What is the status of association health plans in North Carolina?
JLF’s Health Care Policy expert, Jordan Roberts has the answer:
During the 2019 legislative session, the North Carolina General Assembly passed an association health plan bill with bipartisan support. Governor Cooper did not sign or veto the bill, and after ten days, the bill became law.
SB86, the Small Business Health Care Act, aligns North Carolina insurance regulations with federal rules allowing the formation of association health plans among new populations. The new rules allow sole proprietors and small businesses in the same industry or geographic region to purchase a health insurance plan as a large business. Individual and small businesses are subject to more onerous regulations compared to their larger counterparts. Allowing individuals and small businesses to purchase health insurance creates a more level playing field for these populations to purchase affordable health insurance coverage.
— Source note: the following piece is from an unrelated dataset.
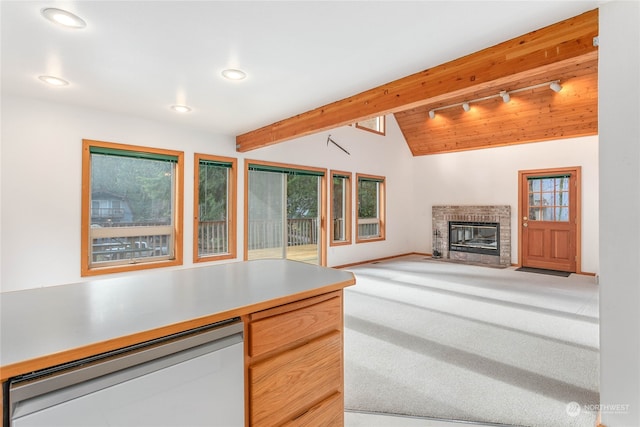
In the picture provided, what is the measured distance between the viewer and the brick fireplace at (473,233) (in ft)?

Unfortunately, this Trump Administration rule was challenged in court by twelve Democratic Attorney’s General. The plaintiffs believe the Trump Administration’s rule, which allowed individuals and small businesses to purchase health insurance as a large business, was beyond the government’s authority. So, while the state of North Carolina has allowed for these health plans to be sold in the state, marketing and enrollment are on hold until there is a decision out of the D.C. Circuit Court of Appeals. The court has not yet decided on this case.